GIVEN TEXT section start
Compromised cerebral blood flow reactivity is a predictor of stroke in patients with symptomatic carotid artery occlusive disease

198Citations
Citations of this article
24Readers
Mendeley users who have this article in their library.

Abstract

Purpose: The purpose of this study was to determine whether the hemodynamic consequences of extracranial carotid disease correlate with the risk of subsequent cerebral infarction. Methods: In 95 patients with symptoms who had greater than or equal to 70% stenosis (31 patients) or who had occlusion (64 patients) of the ipsilateral carotid artery, cerebral blood flow was measured by the stable xenon/computed tomography technique both at baseline and after vasodilatory challenge with intravenous acetazolamide. Patients were stratified into group 1, 43 patients with no more than a 5% decrease in flow in any vascular territory, and group 2, 52 patients with greater than a 5% decrease in one or more vascular territories after an acetazolamide challenge. Results: In group 2, 15 (28.9%) of 52 patients had a new stroke, but only one (2.3%) of 43 patients in group 1 did (p = 0.0005). Of patients with total carotid occlusion 10 (26%) of 38 in group 2 and none (0%) of 26 in group 1 had a new stroke (p = 0.003). Of patients with greater than or equal to 70% stenosis, five (36%) of 14 in group 2 and only one (6%) of 17 in group 1 had a stroke (p = 0.067). Conclusion: The loss of cerebral reactivity in patients with symptoms who had greater than or equal to 70% carotid stenosis or occlusion is an important predictor of impending cerebral infarction. (J VASC SURG 1995;21:338-45.). © 1995 Society for Vascular Surgery and International Society for Cardiovascular Surgery, North American Chapter.
GIVEN TEXT section end
* _EXERCISE A_: According to the abstract on carotid disease and stroke risk, what technique was used to measure cerebral blood flow?
* _EXERCISE B_: Carry on the carotid stroke study abstract from the point where it ends.
GIVEN INFORMATION section start
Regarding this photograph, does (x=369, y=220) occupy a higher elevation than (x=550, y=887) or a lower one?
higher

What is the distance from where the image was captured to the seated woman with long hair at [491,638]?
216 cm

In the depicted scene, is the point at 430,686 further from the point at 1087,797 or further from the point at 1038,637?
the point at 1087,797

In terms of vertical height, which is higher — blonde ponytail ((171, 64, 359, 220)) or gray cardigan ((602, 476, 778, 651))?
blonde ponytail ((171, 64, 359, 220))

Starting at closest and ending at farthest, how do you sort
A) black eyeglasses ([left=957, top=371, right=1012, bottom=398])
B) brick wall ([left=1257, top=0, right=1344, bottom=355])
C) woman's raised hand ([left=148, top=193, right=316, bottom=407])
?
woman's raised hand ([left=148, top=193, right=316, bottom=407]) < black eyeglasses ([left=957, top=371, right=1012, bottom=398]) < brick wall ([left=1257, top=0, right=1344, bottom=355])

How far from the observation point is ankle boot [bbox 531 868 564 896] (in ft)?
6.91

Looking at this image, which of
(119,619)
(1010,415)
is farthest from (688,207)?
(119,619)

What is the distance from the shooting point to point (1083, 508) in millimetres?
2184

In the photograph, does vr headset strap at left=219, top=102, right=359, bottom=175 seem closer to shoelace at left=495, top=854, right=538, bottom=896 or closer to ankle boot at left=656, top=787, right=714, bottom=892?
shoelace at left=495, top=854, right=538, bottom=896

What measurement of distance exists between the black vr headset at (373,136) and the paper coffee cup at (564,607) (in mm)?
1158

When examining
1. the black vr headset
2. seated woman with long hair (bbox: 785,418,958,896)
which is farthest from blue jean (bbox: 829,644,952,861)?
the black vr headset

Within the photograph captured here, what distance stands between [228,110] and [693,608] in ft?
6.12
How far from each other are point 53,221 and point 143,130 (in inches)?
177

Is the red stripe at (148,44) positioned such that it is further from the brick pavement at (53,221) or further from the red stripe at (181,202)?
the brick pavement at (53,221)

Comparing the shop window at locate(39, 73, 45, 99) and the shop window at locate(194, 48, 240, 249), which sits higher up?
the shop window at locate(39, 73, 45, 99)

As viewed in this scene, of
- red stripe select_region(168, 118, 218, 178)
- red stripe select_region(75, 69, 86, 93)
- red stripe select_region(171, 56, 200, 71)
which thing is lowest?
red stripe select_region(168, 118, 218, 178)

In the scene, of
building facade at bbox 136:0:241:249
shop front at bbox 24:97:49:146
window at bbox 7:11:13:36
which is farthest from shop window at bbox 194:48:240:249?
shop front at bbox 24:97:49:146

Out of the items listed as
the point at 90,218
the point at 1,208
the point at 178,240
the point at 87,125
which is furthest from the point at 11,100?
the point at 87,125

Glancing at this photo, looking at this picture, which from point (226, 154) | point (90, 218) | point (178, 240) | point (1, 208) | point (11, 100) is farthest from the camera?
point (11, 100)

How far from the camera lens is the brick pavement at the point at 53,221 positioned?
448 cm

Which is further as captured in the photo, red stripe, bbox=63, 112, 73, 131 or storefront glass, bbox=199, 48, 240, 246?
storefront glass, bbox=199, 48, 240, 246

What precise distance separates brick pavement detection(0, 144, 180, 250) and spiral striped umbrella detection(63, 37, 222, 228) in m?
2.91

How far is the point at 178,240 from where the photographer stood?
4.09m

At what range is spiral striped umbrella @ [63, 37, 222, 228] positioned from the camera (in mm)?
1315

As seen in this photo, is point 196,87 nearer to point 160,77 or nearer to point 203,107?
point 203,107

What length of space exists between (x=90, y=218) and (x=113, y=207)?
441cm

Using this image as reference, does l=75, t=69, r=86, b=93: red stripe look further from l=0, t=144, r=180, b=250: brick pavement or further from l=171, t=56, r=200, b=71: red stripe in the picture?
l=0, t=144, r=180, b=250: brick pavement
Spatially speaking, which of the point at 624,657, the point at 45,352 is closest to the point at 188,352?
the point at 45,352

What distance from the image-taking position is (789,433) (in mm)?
GIVEN INFORMATION section end
* _YOUR RESPONSE A_: The stable xenon/computed tomography technique.

* _YOUR RESPONSE B_:
Cite

CITATION STYLE

APA

Webster, M. W., Makaroun, M. S., Steed, D. L., Smith, H. A., Johnson, D. W., & Yonas, H. (1995). Compromised cerebral blood flow reactivity is a predictor of stroke in patients with symptomatic carotid artery occlusive disease. Journal of Vascular Surgery, 21(2), 338–345. https://doi.org/10.1016/S0741-5214(95)70274-1

Register to see more suggestions

Mendeley helps you to discover research relevant for your work.

Already have an account?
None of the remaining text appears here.